Una fiaba nella raccolta "...e cammina cammina"

Tuttestorie e Regione Sardegna





 

Tanto tanto tempo fa, quando i bambini non avevano paura del buio, vivevano nel villaggio di Ulassai due sorelle che erano nate nello stesso giorno e che nello stesso giorno erano rimaste orfane, perché la loro madre era morta di parto.
Si somigliavano come due gocce di rugiada appese ai bordi della stessa foglia, salvo che una era di carnagione bruna e l’altra di carnagione chiara: per questo erano state chiamate Marta pelle di sole e Mena pelle di luna. Un giorno, quando diventarono abbastanza grandi, il padre le portò a raccogliere legna ai margini del bosco di Santa Barbara, perché l’inverno si avvicinava. Fu allora che Mena pelle di luna si allontanò da sola e poi scomparve. Suo padre la cercò per giorni e giorni dentro il bosco e fuori dal bosco. E Marta pelle di sole versò tante di quelle lacrime, ma così tante, che perfino il cielo si rabbuiò e pianse con lei a dirotto per un mese intero.
-   Dobbiamo rassegnarci, Mena pelle di luna non tornerà mai più - disse il padre.
Ma Marta pelle di sole non si rassegnò affatto. E quando il vento di ponente soffiò la prima neve sui monti, annunciò a suo padre: - Andrò a parlare con la Coga che vive nella grotta Su Marmuri. Forse lei sa qualcosa della sparizione di mia sorella.
Figuratevi come ci rimase il poveretto a quelle parole. Perché la Coga che viveva a Su Marmuri, una spelonca oscura alle pendici di un massiccio roccioso chiamato Tacco di Ulassai, era una stregaccia che nella sua lunga vita ne aveva combinato una più del diavolo. Con i suoi sortilegi aveva fatto seccare i frutti sugli alberi e incendiato le messi di grano. Aveva stregato uomini, incantato fanciulle e di tanto in tanto, nelle notti senza  luna e senza stelle, aveva divorato qualche bambino o qualche bambina, perché  andava  matta  per  la carne tenera. Ma nonostante ciò il padre di Marta pelle di sole non si oppose. - Se il cuore ti dice di andare, vai - mormorò, benedicendo la figlia. - Prima però prendi questo, forse ti porterà fortuna.

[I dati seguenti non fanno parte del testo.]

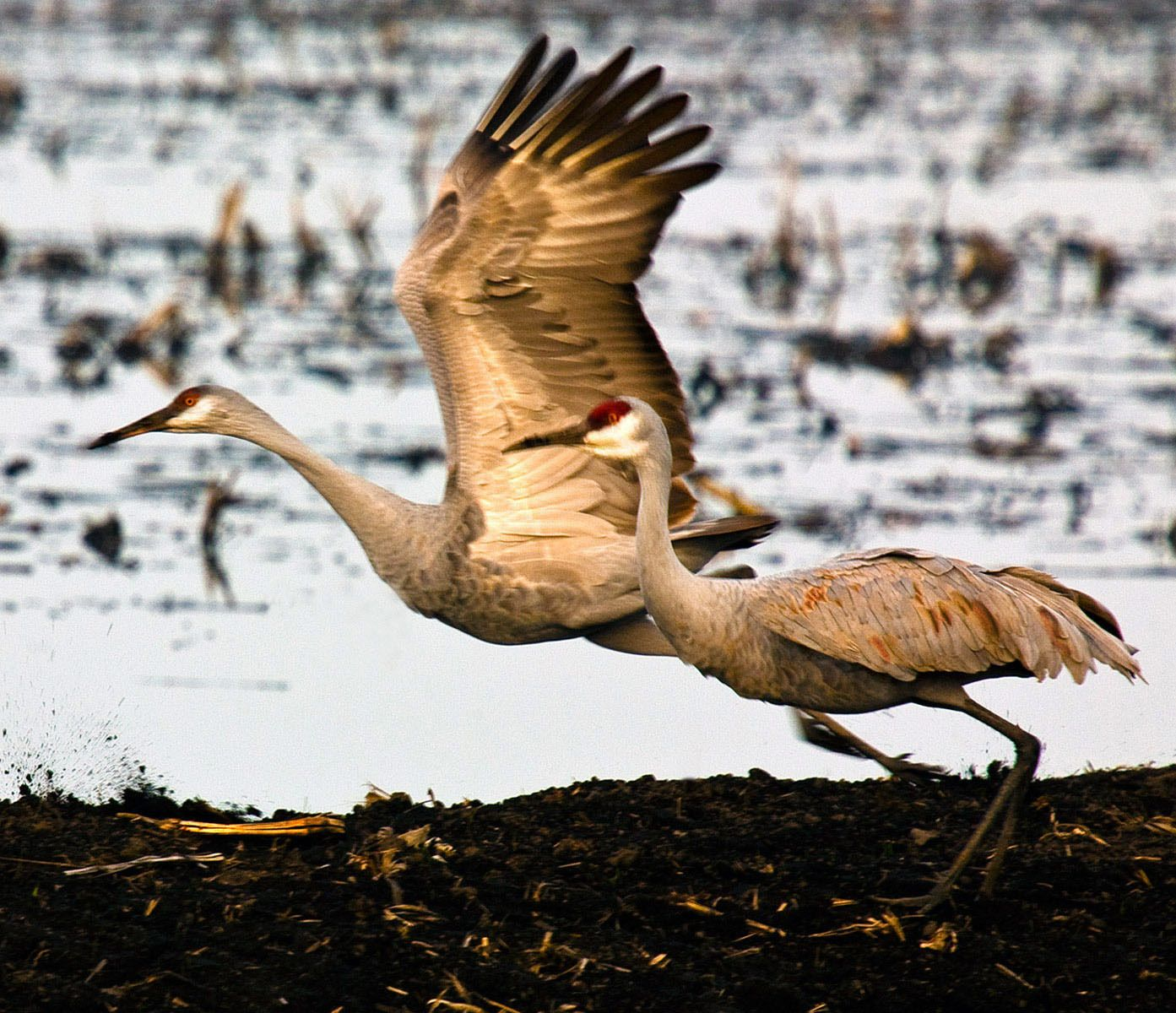 Taking Off II, Sandhill Cranes, Isenberg Rreserve, California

Così dicendo l’uomo consegnò alla bambina un fiore a forma di campanella, color argento e ornato di riccioli d’oro, che era appartenuto alla madre delle due bambine e che per tanti anni era rimasto in un vasetto di coccio e non era appassito.

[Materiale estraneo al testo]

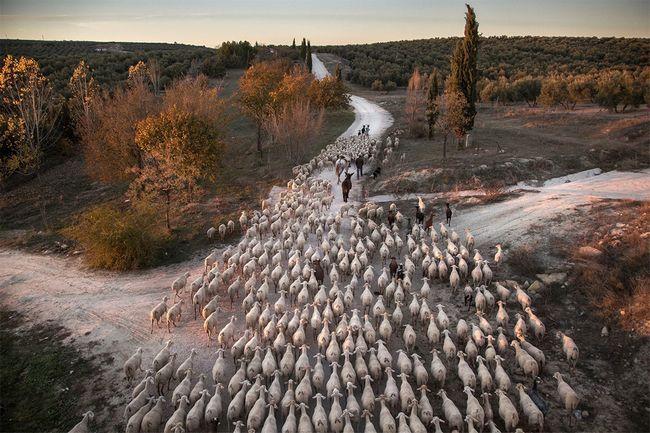 Фіналісти екологічного фотоконкурсу atkins ciwem environmental photographer of the year 2016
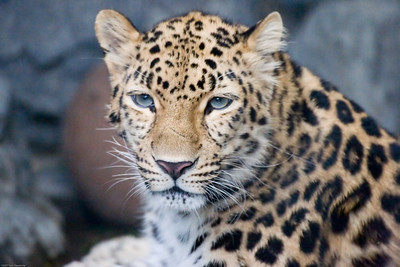 Leopard, Denver Zoo, CO, 5731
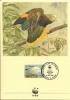 WWF - AÑO 1989 - TARJETA OFICIAL ILUSTRADA DE SAN VICENTE, TEMA FAUNA , LORO DE SAN VICENTE, MATASELLOS DE PRIMER DIA. - Pájaros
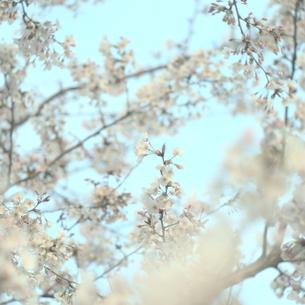 桜 パステルカラー 満開の素材 [FYI00188404]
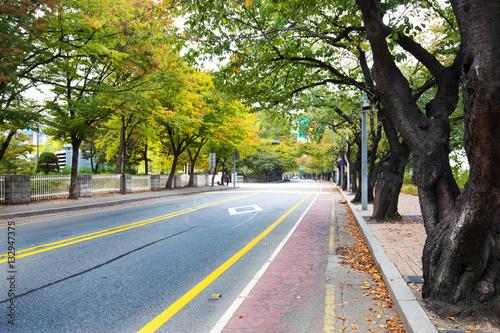 Fotobehang Seoel city road with green trees in seoul
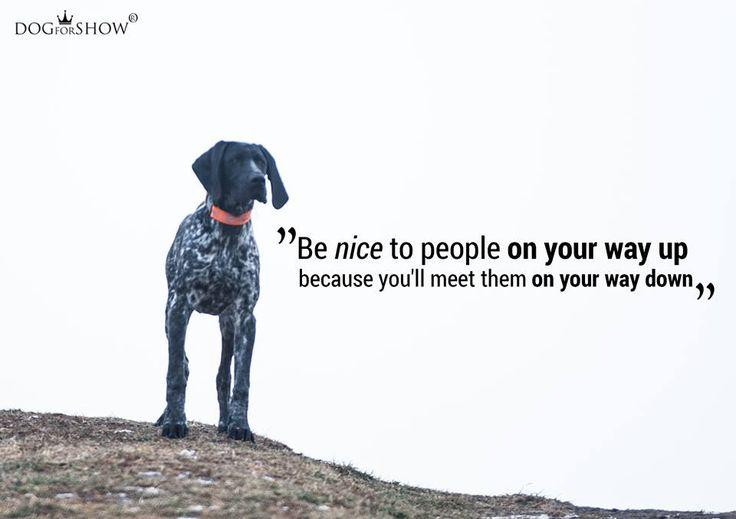 http://dogforshow.com/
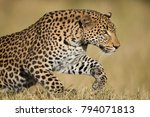a horizontal  colour photograph ... | Shutterstock . vector #794071813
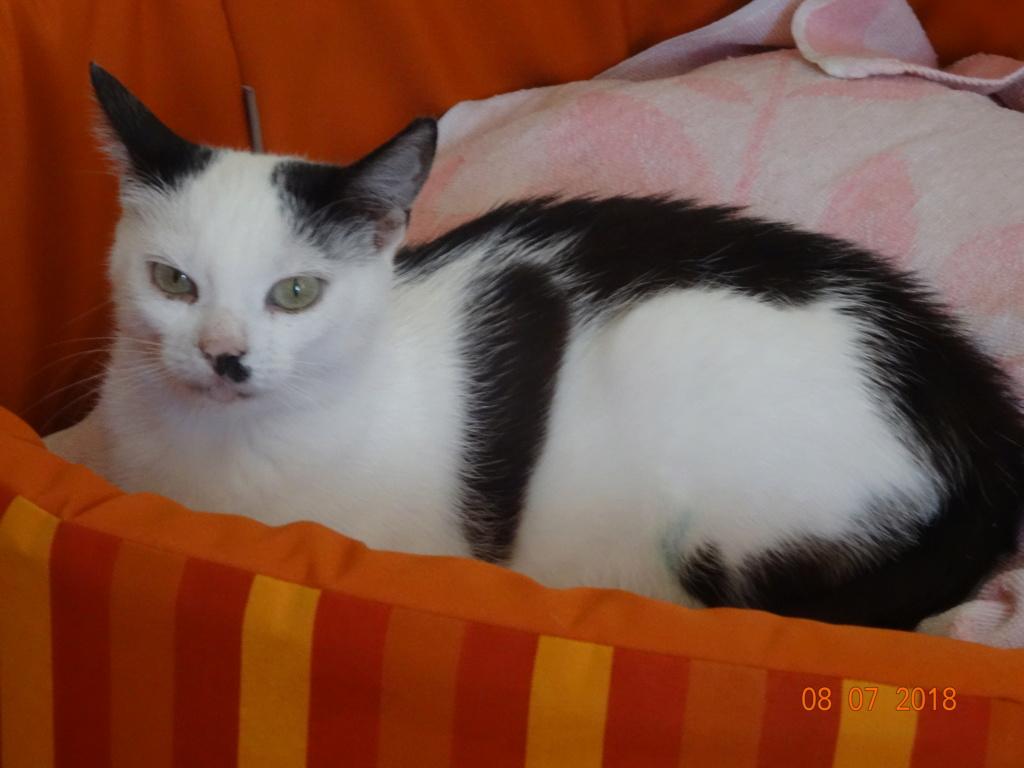 KITTY, Chatte, née  2017 (ORASTIE) Très gentille chatte blessée - en FALD chez TANIA (depart03) 04011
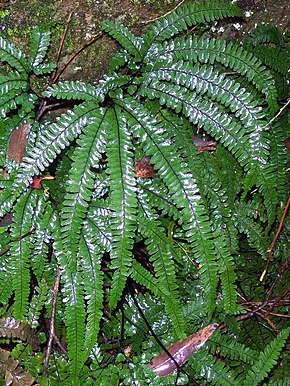 Description de l'image Adiantum Chatswood west.jpg.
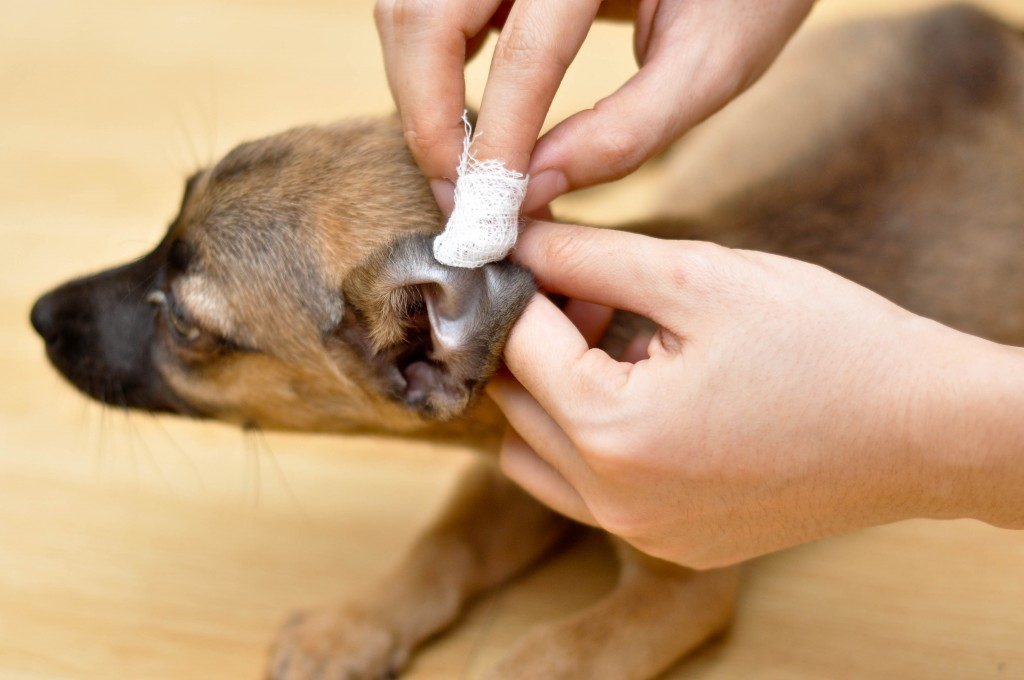 Clean Dogs Ears With Vinegar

Fu così che al venir del tramonto Marta pelle di sole si avviò verso il Tacco di Ulassai. La notte era buia come l’occhio cieco di un pozzo senza fondo e faceva così freddo, ma così freddo, che perfino i sospiri dei cuculi gelavano nell’aria in nuvolette candide come il latte. Eppure Marta pelle di sole riuscì a imboccare subito il sentiero giusto. E cammin cammina non soffrì il freddo ne punto né poco. Perché dal fiore che stringeva in mano ora sgorgavano morbide ghirlande di luce, pallide come raggi di luna e calde come raggi di sole. Quando arrivò davanti alla bocca della grotta, la bambina raccolse un sasso da terra e…
<<Toc toc toc>> batté tre volte sulla parete di roccia.
-   Chi bussa alla mia dimora? - una voce sgradevole graffiò il silenzio della notte.
La bambina scese verso il fondo della grotta, dove la Coga l’aspettava ai piedi di un grande masso nero, sotto un drappeggio di stalattiti rosa straordinariamente appuntite. Il suo viso sembrava fatto di fango e di polvere, di sughero antico, di cuoio, di trucioli di legno e di muschio ammuffito.
-   Chi sei? Non hai paura di entrare nel mio antro a notte fonda? - digrignò i denti la Coga.
-   Il mio nome è Marta pelle di sole - rispose la bambina. - E non ho paura né del buio né di te!
Stranamente a quelle parole, invece di digrignare ancora i denti, la Coga fu scossa da un lungo tremito, come se l’inverno in persona le avesse soffiato sul volto un alito di tempesta e di ghiaccio.
-   Allontana da me quel fiore, presto - strepitò. - Non vedi che la sua luce mi sta facendo diventare di pietra?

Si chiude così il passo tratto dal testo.